En revanche, l’investissement en produits de BTP est resté en retrait, comme en atteste la poursuite de la tendance baissière des ventes de ciment et le ralentissement de l’encours des crédits à l’immobilier.
Faible dynamisme des activités non agricoles
Les activités non agricoles ont progressé à un rythme de 2% au 2e trimestre entraîné par les activités tertiaires qui ont cru de 2,1%. Le secteur secondaire demeure relativement stagnant.
Le commerce, les transports et les télécommunications ont été le moteur de la croissance du secteur tertiaire. En revanche la valeur ajoutée de la restauration et de l’hébergement s’est infléchie de 1,1% après une baisse de 1% au 1ertrimestre.
Au niveau du secteur secondaire, l’activité industrielle s’est affermie de 2,1% au second trimestre en variation annuelle, à la faveur de l’industrie automobile et agro-alimentaire (conserves de légumes et poissons). Les industries mécaniques et métallurgiques ont connu un léger retournement à la hausse de 0,8%, entraînées par les exportations automobiles soutenues. Les autres industries demeurent dans le rouge, notamment celles du textile, des biens de construction et de raffinage.

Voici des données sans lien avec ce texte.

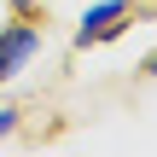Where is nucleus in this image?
<instances>
[{
	"label": "nucleus",
	"instance_id": "2",
	"mask_svg": "<svg viewBox=\"0 0 157 157\" xmlns=\"http://www.w3.org/2000/svg\"><path fill=\"white\" fill-rule=\"evenodd\" d=\"M117 17H128V0H99V6H87V12H82V23H76V47L105 41V35L117 29Z\"/></svg>",
	"mask_w": 157,
	"mask_h": 157
},
{
	"label": "nucleus",
	"instance_id": "3",
	"mask_svg": "<svg viewBox=\"0 0 157 157\" xmlns=\"http://www.w3.org/2000/svg\"><path fill=\"white\" fill-rule=\"evenodd\" d=\"M12 128H17V111H12V105H0V140H6Z\"/></svg>",
	"mask_w": 157,
	"mask_h": 157
},
{
	"label": "nucleus",
	"instance_id": "1",
	"mask_svg": "<svg viewBox=\"0 0 157 157\" xmlns=\"http://www.w3.org/2000/svg\"><path fill=\"white\" fill-rule=\"evenodd\" d=\"M35 52H41V29H35L29 17H12V23L0 29V82L23 76V70L35 64Z\"/></svg>",
	"mask_w": 157,
	"mask_h": 157
},
{
	"label": "nucleus",
	"instance_id": "4",
	"mask_svg": "<svg viewBox=\"0 0 157 157\" xmlns=\"http://www.w3.org/2000/svg\"><path fill=\"white\" fill-rule=\"evenodd\" d=\"M6 6H12V12H17V17H29V12H35V6H41V0H6Z\"/></svg>",
	"mask_w": 157,
	"mask_h": 157
}]
</instances>
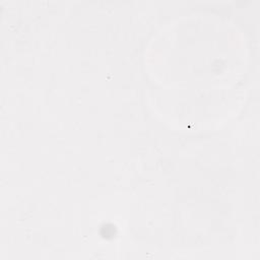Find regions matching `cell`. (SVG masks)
<instances>
[{
    "instance_id": "obj_1",
    "label": "cell",
    "mask_w": 260,
    "mask_h": 260,
    "mask_svg": "<svg viewBox=\"0 0 260 260\" xmlns=\"http://www.w3.org/2000/svg\"><path fill=\"white\" fill-rule=\"evenodd\" d=\"M153 89L174 122L217 123L233 112L245 75L239 32L215 15L184 17L153 44Z\"/></svg>"
}]
</instances>
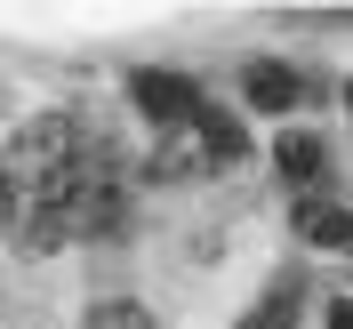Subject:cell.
<instances>
[{
  "label": "cell",
  "instance_id": "6da1fadb",
  "mask_svg": "<svg viewBox=\"0 0 353 329\" xmlns=\"http://www.w3.org/2000/svg\"><path fill=\"white\" fill-rule=\"evenodd\" d=\"M112 217H121V169H112L105 145H81L17 201V241H24V257H48L72 233H105Z\"/></svg>",
  "mask_w": 353,
  "mask_h": 329
},
{
  "label": "cell",
  "instance_id": "7a4b0ae2",
  "mask_svg": "<svg viewBox=\"0 0 353 329\" xmlns=\"http://www.w3.org/2000/svg\"><path fill=\"white\" fill-rule=\"evenodd\" d=\"M137 105H145V112H153V121H161V129H193V88H185V81H169V72H137Z\"/></svg>",
  "mask_w": 353,
  "mask_h": 329
},
{
  "label": "cell",
  "instance_id": "3957f363",
  "mask_svg": "<svg viewBox=\"0 0 353 329\" xmlns=\"http://www.w3.org/2000/svg\"><path fill=\"white\" fill-rule=\"evenodd\" d=\"M297 241H313V249H353V217L337 209V201H297Z\"/></svg>",
  "mask_w": 353,
  "mask_h": 329
},
{
  "label": "cell",
  "instance_id": "277c9868",
  "mask_svg": "<svg viewBox=\"0 0 353 329\" xmlns=\"http://www.w3.org/2000/svg\"><path fill=\"white\" fill-rule=\"evenodd\" d=\"M249 105H265V112H289V105H297V72H281V65H257V72H249Z\"/></svg>",
  "mask_w": 353,
  "mask_h": 329
},
{
  "label": "cell",
  "instance_id": "5b68a950",
  "mask_svg": "<svg viewBox=\"0 0 353 329\" xmlns=\"http://www.w3.org/2000/svg\"><path fill=\"white\" fill-rule=\"evenodd\" d=\"M273 161H281V177H297V185H305V177H321V137L289 129L281 145H273Z\"/></svg>",
  "mask_w": 353,
  "mask_h": 329
},
{
  "label": "cell",
  "instance_id": "8992f818",
  "mask_svg": "<svg viewBox=\"0 0 353 329\" xmlns=\"http://www.w3.org/2000/svg\"><path fill=\"white\" fill-rule=\"evenodd\" d=\"M88 329H153V313L137 306V297H105V306L88 313Z\"/></svg>",
  "mask_w": 353,
  "mask_h": 329
},
{
  "label": "cell",
  "instance_id": "52a82bcc",
  "mask_svg": "<svg viewBox=\"0 0 353 329\" xmlns=\"http://www.w3.org/2000/svg\"><path fill=\"white\" fill-rule=\"evenodd\" d=\"M330 329H353V297H337V306H330Z\"/></svg>",
  "mask_w": 353,
  "mask_h": 329
},
{
  "label": "cell",
  "instance_id": "ba28073f",
  "mask_svg": "<svg viewBox=\"0 0 353 329\" xmlns=\"http://www.w3.org/2000/svg\"><path fill=\"white\" fill-rule=\"evenodd\" d=\"M8 225H17V201H8V185H0V233H8Z\"/></svg>",
  "mask_w": 353,
  "mask_h": 329
},
{
  "label": "cell",
  "instance_id": "9c48e42d",
  "mask_svg": "<svg viewBox=\"0 0 353 329\" xmlns=\"http://www.w3.org/2000/svg\"><path fill=\"white\" fill-rule=\"evenodd\" d=\"M345 105H353V88H345Z\"/></svg>",
  "mask_w": 353,
  "mask_h": 329
}]
</instances>
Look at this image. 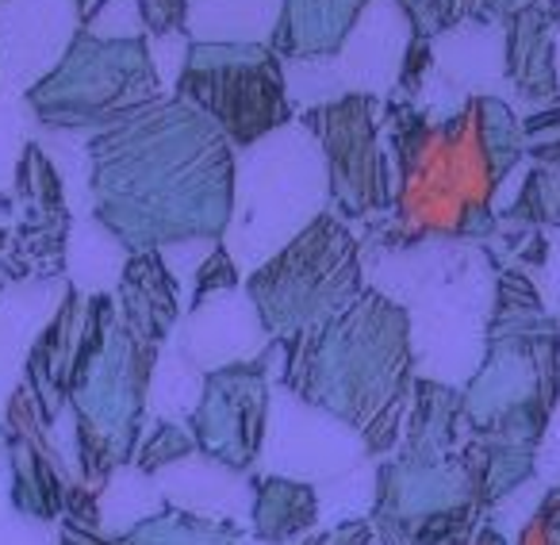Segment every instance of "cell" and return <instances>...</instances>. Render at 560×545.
Masks as SVG:
<instances>
[{
  "instance_id": "obj_1",
  "label": "cell",
  "mask_w": 560,
  "mask_h": 545,
  "mask_svg": "<svg viewBox=\"0 0 560 545\" xmlns=\"http://www.w3.org/2000/svg\"><path fill=\"white\" fill-rule=\"evenodd\" d=\"M537 468H541L545 480H560V411L552 419L549 434H545L541 453H537Z\"/></svg>"
},
{
  "instance_id": "obj_2",
  "label": "cell",
  "mask_w": 560,
  "mask_h": 545,
  "mask_svg": "<svg viewBox=\"0 0 560 545\" xmlns=\"http://www.w3.org/2000/svg\"><path fill=\"white\" fill-rule=\"evenodd\" d=\"M545 297H549L552 308H560V234H557V242H552L549 269H545Z\"/></svg>"
},
{
  "instance_id": "obj_3",
  "label": "cell",
  "mask_w": 560,
  "mask_h": 545,
  "mask_svg": "<svg viewBox=\"0 0 560 545\" xmlns=\"http://www.w3.org/2000/svg\"><path fill=\"white\" fill-rule=\"evenodd\" d=\"M557 70H560V62H557Z\"/></svg>"
}]
</instances>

Le secteur de la construction connait une légère amélioration de 2% de sa valeur ajoutée au 2e trimestre, contre 1,3% au 1er trimestre. La demande adressée à l’immobilier s’incline à la hausse, avec une augmentation des transactions immobilières de 7,4% au second trimestre 2015, par rapport à l’année dernière. En atteste également la chute de production des biens de production, en décélération au 2e trimestre, pour se situer à -1%, contre 4,8% un trimestre auparavant.
L’activité minière poursuit sa contraction à 3,1% au 2e trimestre, après -10,9% et -3,5% respectivement aux cours des deux trimestres précédents. C’est l’activité minière non métallique et notamment celle des phosphates bruts qui pénalise la reprise. Le volume des exportations d’acide phosphorique et d'engrais chimiques ont en effet connu une inflexion à la baisse à partir du mois de mai, alors que les prix internationaux se raffermissent. De son côté, la demande locale des industries de transformation décline.
Une activité agricole en expansion
L’activité agricole poursuit son dynamisme, avec une croissance de la valeur ajoutée de 15,1% en variation annuelle. La production végétale est le premier moteur de cette croissance, notamment des cultures précoces fourragères, céréalières et légumineuses. La croissance des cultures maraîchères et fruitières a été moins vigoureuse, suite aux pics de 2014. Les productions de viande rouge et blanche ont progressé de 1,2% et 4% respectivement en variation annuelle, à la faveur des conditions climatiques et de la stabilisation des coûts d’alimentation des cheptels.
L’inflation des prix à la consommation accélère
Les prix à la consommation ont progressé de 2% au 2e trimestre, après une variation de 1,5% au 1er trimestre. Ceux-ci ont été essentiellement tirés par les prix des produits alimentaires (notamment fruits et poissons), en hausse de 2,9%. Les prix des produits non alimentaires ont quant à eux légèrement progressé de 1,2%, en glissement annuel, au lieu de 1,1% au 1er trimestre.